▶ [Exercise]:
Output every line of the material exactly.

▶ [Raw data]:
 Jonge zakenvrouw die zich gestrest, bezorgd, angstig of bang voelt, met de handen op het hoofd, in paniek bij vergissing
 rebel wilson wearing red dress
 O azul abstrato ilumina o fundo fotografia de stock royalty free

▶ [Exercise result]:
 Jonge zakenvrouw die zich gestrest, bezorgd, angstig of bang voelt, met de handen op het hoofd, in paniek bij vergissing
 rebel wilson wearing red dress
 O azul abstrato ilumina o fundo fotografia de stock royalty free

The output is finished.